Last week Reserve Bank Governor Graeme Wheeler delivered a speech titled “Some Thoughts on the Inflation Outlook and Monetary Policy”. The speech elaborated on the messages of the July OCR review statement – chief among these being that the RBNZ is relatively cautious about reducing the OCR.
The Governor had a pointed message for markets: “Some local commentators have predicted large declines in interest rates over coming months that could only be consistent with the economy moving into recession.” This suggested two things: (1) the RBNZ is not inclined to move in increments of more than 25bps, and (2) while the RBNZ seems prepared to cut the OCR again in September, it is on the fence about whether any further reduction in interest rates will be required this year.
At present, market pricing roughly accords with the RBNZ’s views.
Our own assessment differs markedly from the Reserve Bank’s (and therefore we disagree with current market pricing).

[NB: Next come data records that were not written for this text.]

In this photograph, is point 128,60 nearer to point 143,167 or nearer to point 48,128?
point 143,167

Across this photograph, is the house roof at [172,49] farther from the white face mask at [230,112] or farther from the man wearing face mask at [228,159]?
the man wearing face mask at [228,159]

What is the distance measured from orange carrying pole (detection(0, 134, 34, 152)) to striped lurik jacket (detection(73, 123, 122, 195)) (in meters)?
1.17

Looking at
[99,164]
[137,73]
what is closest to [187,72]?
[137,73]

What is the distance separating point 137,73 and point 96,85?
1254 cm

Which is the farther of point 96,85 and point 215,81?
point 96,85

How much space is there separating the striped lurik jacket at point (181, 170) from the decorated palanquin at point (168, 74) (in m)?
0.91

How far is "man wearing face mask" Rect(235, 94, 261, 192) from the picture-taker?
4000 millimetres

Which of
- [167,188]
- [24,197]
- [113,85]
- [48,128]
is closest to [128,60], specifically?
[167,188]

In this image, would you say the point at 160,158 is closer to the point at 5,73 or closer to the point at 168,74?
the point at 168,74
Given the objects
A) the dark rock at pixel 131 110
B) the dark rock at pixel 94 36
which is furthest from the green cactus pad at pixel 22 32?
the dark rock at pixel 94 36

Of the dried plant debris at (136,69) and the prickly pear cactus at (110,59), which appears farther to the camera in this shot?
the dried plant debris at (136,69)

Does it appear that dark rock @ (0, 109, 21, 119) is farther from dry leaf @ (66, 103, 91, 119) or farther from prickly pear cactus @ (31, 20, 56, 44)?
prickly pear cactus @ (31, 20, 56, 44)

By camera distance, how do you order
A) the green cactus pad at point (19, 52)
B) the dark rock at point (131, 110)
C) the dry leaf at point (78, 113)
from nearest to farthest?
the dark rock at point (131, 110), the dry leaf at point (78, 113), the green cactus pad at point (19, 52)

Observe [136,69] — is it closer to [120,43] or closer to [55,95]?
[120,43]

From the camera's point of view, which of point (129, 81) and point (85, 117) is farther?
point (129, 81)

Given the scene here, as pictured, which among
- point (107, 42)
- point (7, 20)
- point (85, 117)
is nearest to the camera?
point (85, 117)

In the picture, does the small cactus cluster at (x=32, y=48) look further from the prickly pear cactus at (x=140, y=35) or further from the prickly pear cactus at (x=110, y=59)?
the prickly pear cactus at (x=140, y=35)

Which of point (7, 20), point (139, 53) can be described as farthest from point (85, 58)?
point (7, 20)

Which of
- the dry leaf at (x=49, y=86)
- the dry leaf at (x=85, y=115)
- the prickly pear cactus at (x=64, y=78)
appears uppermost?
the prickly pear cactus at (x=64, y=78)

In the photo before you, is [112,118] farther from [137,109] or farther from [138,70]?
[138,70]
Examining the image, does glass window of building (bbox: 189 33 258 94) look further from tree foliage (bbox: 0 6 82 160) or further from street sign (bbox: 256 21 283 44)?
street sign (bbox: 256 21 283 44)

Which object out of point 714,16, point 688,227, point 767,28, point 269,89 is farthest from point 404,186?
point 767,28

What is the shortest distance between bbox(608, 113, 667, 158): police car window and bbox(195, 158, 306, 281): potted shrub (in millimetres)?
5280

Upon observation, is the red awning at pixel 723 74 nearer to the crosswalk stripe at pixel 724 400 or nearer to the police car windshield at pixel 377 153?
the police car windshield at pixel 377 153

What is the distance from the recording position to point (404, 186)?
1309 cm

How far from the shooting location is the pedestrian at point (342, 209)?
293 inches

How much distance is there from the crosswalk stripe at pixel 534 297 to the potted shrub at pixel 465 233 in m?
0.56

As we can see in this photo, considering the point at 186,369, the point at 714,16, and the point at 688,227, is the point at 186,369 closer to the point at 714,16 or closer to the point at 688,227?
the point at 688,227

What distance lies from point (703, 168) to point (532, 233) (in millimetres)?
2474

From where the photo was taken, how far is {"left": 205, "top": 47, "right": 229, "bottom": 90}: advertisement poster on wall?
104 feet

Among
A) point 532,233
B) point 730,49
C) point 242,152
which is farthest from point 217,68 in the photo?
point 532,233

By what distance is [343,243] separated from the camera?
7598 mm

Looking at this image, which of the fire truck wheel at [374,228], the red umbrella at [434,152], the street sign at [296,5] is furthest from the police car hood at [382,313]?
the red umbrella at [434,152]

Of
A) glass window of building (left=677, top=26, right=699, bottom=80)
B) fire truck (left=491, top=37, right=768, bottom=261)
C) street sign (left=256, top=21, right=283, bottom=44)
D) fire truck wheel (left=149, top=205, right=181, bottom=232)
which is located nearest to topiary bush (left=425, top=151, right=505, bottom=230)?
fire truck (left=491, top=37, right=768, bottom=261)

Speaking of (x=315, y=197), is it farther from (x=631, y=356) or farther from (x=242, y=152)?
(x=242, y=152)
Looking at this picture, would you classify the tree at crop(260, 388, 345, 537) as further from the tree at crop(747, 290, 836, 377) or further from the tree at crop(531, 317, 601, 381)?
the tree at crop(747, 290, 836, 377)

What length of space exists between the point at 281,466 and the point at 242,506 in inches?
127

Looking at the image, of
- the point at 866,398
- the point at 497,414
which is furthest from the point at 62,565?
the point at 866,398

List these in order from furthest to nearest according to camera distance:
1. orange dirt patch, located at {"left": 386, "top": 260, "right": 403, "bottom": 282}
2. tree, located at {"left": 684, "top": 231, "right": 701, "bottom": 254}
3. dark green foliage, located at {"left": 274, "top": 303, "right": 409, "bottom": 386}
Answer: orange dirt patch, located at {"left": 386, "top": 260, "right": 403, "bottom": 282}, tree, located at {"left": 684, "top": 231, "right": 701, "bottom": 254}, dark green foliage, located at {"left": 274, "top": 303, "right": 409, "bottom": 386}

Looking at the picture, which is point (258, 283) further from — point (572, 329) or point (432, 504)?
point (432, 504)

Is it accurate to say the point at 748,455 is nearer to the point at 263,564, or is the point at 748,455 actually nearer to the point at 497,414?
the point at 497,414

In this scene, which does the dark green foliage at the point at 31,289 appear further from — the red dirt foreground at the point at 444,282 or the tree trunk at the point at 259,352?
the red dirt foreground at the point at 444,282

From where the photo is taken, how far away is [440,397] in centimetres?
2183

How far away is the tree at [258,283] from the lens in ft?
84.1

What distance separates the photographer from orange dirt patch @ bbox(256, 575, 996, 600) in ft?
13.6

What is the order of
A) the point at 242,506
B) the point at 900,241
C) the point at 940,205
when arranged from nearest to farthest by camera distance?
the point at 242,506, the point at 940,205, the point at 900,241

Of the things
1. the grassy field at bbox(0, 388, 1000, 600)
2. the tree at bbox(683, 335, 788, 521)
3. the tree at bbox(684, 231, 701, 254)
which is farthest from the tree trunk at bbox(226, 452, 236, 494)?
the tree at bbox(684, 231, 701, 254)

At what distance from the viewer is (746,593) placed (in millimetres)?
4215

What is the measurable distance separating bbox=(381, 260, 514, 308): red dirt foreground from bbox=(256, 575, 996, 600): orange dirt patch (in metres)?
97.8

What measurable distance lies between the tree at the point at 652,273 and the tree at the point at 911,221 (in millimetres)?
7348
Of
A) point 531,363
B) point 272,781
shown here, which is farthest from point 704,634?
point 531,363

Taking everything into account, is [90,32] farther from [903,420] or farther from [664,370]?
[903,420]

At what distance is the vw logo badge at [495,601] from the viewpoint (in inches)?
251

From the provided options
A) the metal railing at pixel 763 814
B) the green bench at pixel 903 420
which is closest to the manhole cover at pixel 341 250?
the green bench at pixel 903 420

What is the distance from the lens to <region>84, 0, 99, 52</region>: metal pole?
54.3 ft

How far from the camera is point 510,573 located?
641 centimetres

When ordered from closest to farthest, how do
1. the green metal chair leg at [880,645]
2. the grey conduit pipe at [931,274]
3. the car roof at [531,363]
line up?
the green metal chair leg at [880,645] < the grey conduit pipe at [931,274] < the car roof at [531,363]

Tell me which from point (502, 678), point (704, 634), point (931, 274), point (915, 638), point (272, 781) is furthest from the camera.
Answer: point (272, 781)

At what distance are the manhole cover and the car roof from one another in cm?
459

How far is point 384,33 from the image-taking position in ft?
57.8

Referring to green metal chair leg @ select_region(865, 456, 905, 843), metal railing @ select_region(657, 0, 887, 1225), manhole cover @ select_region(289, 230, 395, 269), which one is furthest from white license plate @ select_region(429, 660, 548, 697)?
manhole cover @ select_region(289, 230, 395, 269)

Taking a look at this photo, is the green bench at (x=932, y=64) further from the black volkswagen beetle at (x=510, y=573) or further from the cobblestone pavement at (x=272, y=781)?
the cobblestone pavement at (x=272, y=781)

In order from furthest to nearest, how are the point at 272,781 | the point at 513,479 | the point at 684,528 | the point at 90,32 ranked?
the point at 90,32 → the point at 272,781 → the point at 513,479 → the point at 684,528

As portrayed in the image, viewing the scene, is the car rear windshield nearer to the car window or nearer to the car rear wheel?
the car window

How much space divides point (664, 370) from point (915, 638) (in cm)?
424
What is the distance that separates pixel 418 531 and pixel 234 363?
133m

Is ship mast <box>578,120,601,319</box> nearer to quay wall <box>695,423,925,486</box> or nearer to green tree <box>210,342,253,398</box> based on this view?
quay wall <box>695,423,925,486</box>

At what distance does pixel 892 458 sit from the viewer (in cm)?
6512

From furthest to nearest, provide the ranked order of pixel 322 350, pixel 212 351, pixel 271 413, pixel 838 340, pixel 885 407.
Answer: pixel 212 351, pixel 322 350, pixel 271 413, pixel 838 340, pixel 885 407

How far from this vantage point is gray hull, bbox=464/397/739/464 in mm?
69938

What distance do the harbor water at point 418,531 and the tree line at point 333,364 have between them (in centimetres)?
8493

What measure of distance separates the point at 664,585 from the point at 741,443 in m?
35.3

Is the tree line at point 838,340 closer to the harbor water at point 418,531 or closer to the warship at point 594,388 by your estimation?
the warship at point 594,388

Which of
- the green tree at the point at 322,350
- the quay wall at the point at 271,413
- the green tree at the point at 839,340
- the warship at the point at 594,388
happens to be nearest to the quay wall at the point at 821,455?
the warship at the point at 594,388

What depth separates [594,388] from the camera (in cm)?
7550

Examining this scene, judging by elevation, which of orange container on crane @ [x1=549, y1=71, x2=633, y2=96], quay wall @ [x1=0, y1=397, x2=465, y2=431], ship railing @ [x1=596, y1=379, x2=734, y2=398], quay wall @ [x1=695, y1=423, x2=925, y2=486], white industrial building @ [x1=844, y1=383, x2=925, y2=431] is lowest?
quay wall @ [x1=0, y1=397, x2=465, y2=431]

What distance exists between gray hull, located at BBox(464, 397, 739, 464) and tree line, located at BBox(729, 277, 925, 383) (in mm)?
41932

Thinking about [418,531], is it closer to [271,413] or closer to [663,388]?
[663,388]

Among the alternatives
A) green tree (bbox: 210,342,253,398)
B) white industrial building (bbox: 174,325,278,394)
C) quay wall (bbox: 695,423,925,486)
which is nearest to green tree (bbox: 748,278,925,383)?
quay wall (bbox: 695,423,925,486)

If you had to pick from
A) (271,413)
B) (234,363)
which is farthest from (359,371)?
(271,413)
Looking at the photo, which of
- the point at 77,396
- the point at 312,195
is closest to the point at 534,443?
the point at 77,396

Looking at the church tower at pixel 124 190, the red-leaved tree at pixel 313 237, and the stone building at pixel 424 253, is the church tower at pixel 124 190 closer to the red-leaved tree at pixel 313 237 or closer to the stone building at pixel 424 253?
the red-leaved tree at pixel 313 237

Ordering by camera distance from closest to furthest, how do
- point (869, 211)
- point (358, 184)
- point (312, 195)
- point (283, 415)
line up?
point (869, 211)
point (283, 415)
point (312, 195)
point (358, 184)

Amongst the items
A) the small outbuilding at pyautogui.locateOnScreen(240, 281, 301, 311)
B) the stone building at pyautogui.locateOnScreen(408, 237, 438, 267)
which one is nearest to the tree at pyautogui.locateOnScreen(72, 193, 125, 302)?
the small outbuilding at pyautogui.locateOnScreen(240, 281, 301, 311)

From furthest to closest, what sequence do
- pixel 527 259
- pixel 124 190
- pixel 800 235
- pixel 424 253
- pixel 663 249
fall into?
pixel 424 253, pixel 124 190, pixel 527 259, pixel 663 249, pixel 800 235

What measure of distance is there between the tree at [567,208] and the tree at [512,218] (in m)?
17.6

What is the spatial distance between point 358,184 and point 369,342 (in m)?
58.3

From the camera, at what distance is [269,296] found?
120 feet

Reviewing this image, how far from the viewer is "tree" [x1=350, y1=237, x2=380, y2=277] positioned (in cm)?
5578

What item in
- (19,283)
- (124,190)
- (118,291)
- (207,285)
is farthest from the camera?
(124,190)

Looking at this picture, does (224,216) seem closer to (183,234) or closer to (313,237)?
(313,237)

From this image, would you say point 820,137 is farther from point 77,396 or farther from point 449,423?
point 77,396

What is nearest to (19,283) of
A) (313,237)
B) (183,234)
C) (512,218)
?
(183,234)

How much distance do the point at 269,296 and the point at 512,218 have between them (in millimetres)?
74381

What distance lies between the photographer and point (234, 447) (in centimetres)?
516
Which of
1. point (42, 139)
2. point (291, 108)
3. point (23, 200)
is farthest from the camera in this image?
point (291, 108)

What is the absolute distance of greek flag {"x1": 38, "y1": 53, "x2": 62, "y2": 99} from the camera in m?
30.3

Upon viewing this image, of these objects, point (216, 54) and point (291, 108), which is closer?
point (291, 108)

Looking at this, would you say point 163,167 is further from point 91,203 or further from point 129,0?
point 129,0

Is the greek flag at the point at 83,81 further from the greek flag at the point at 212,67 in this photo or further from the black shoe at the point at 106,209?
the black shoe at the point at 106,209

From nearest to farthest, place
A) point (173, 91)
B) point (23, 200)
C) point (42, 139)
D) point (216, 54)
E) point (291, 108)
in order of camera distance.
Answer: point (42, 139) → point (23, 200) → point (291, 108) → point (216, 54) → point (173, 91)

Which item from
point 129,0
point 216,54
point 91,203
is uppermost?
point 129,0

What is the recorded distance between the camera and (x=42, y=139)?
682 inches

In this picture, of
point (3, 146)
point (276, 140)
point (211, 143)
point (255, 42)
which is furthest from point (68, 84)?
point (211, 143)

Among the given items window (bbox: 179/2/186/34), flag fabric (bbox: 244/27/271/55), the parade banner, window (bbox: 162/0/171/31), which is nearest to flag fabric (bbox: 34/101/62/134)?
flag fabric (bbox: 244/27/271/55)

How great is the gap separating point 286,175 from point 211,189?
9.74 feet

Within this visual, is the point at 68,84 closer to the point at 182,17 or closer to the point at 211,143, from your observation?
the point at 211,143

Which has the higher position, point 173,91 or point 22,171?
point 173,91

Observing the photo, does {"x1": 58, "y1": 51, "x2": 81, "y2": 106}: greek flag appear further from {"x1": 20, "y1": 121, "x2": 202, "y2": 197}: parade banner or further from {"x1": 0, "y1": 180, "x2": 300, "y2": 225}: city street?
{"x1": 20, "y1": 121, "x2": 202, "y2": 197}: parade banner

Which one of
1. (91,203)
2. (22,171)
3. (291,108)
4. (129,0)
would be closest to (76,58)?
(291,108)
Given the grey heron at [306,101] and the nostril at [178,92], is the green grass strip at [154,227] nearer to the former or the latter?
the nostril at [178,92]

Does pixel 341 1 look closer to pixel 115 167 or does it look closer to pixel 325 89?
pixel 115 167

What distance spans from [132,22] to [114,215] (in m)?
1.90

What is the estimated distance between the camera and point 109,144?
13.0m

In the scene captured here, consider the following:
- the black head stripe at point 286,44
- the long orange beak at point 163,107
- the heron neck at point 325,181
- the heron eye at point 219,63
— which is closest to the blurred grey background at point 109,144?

We remain very comfortable forecasting a low point in the OCR of 2.0%. It is worthwhile exploring where these differences in our forecast come from.
The Reserve Bank appears to be reasonably positive on the domestic economy. The plunge in world dairy prices is clearly a concern, but overall the RBNZ sees growth running just a little below trend, supported by easier financial conditions, high net migration, growth in construction and strength in the services sector.